Implementation Steps

  1. Define ProjectConfig struct in cli/cli/src/utils/config.rs.
  2. Add projects: Option<Vec<ProjectConfig>> to BusterConfig struct.
  3. Update BusterConfig::load_from_dir (or ensure existing loader) to only look in the provided directory.
  4. Implement BusterConfig::resolve_effective_model_paths(&self, buster_yml_dir: &Path) method.
  5. In cli/cli/src/commands/deploy.rs: a. Modify deploy to determine base_dir (current or specified path). b. Load BusterConfig strictly from base_dir. c. Use resolve_effective_model_paths to get search locations. d.
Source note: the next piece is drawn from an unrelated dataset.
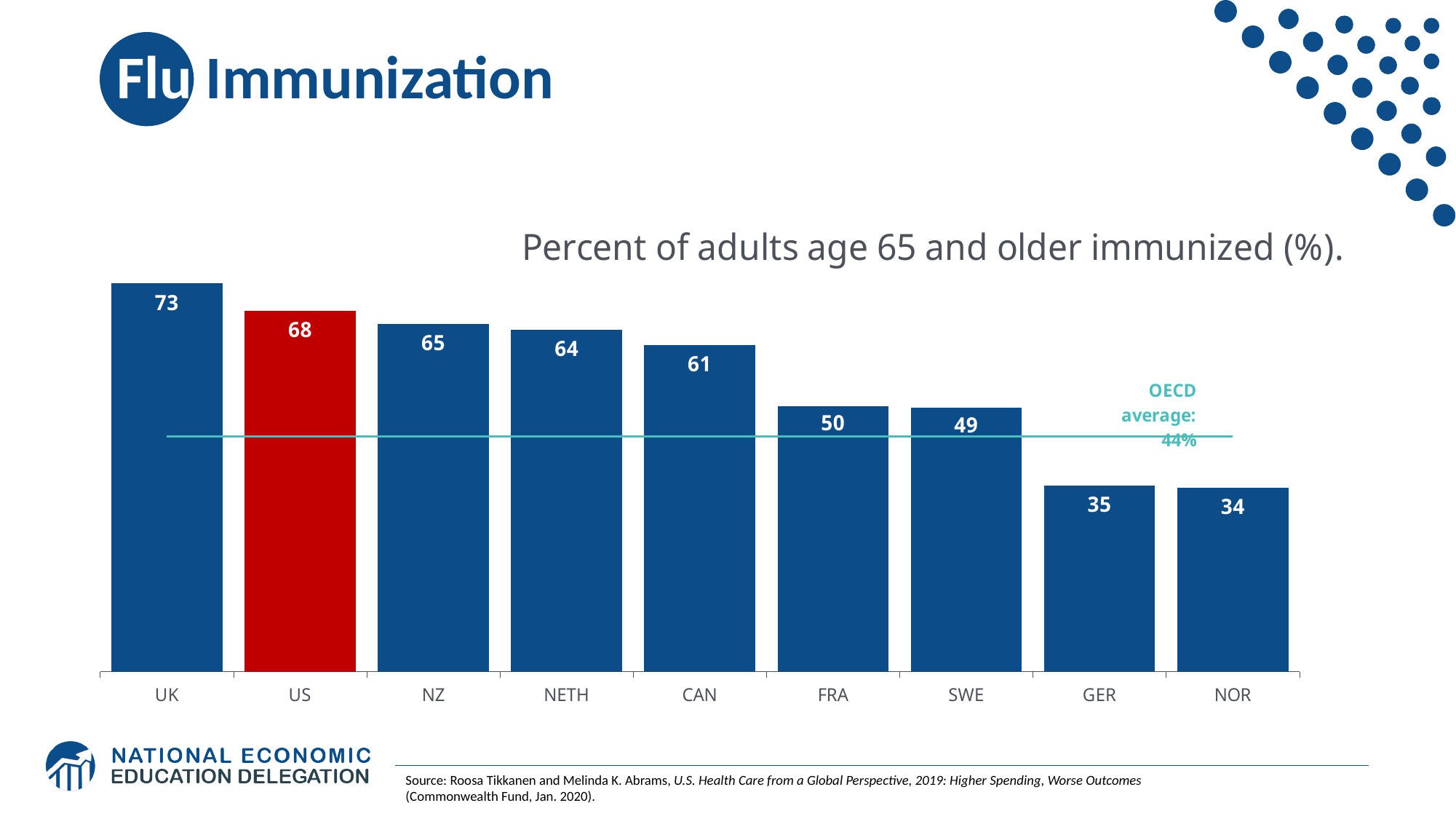
What OECD average value is marked by the horizontal line on the chart? 44% Which country has the highest value? UK What is the difference between the values for the UK and the US? 5 What is the value for FRA? 50 Do the values rise or fall from left to right along the x axis? Fall What is the difference between the values for CAN and GER? 26 Which country has the lowest value? NOR How many countries are shown on the chart? 9 Which is larger, the value for NZ or the value for SWE? NZ What kind of chart is shown on the slide? Bar chart What is the value for NETH? 64 What is the value for the US? 68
Implement recursive search for .yml files (excluding buster.yml) in these locations, associating found files with their Option<ProjectConfig>.
  6. Ensure exclusion logic (exclude_files, exclude_tags) is still applied correctly to the discovered files.

Tests

  • Unit Tests for BusterConfig:
    • Test BusterConfig::load_from_dir correctly loads or returns None.
    • Test resolve_effective_model_paths:
      • With projects defined.
      • With model_paths defined (and projects undefined).
      • With neither defined (should default to buster_yml_dir).
      • Paths are correctly made absolute from buster_yml_dir.
  • Integration-like Tests for deploy discovery (mocking file system or using temp dirs):
    • buster.yml in current dir, projects point to subdirs -> models found correctly.
    • buster.yml in current dir, no projects, no model_paths -> models in current dir found.
    • deploy called with path argument -> buster.yml loaded from that path.
    • deploy command does NOT find buster.yml in parent directories.
    • Ensure exclude_files patterns correctly filter results from projects paths.

Success Criteria

  • BusterConfig and ProjectConfig are correctly defined and can be deserialized from YAML.
  • deploy command loads buster.yml only from the specified/current directory.
  • Model discovery correctly uses projects, then model_paths, then buster.yml directory, and finds .yml files recursively within these.
  • Discovered model files are correctly associated with their ProjectConfig (if any) for later steps.
  • All tests pass.

Dependencies on Other Components

  • Relies on prd_semantic_model_definition.md for the structure of model files being discovered, but primarily focuses on finding them and their configuration context.

Security Considerations

  • Path resolution from buster.yml (for projects.path or model_paths) must be handled carefully to ensure paths are treated as relative to buster.yml and do not allow traversal to unintended locations (e.g., ../../../../../etc/passwd). Standard library functions like Path::join are generally safe but input validation or sanitization might be considered if paths can be arbitrary strings.

References

  • Existing cli/cli/src/utils/config.rs
  • Existing cli/cli/src/commands/deploy.rs model discovery logic.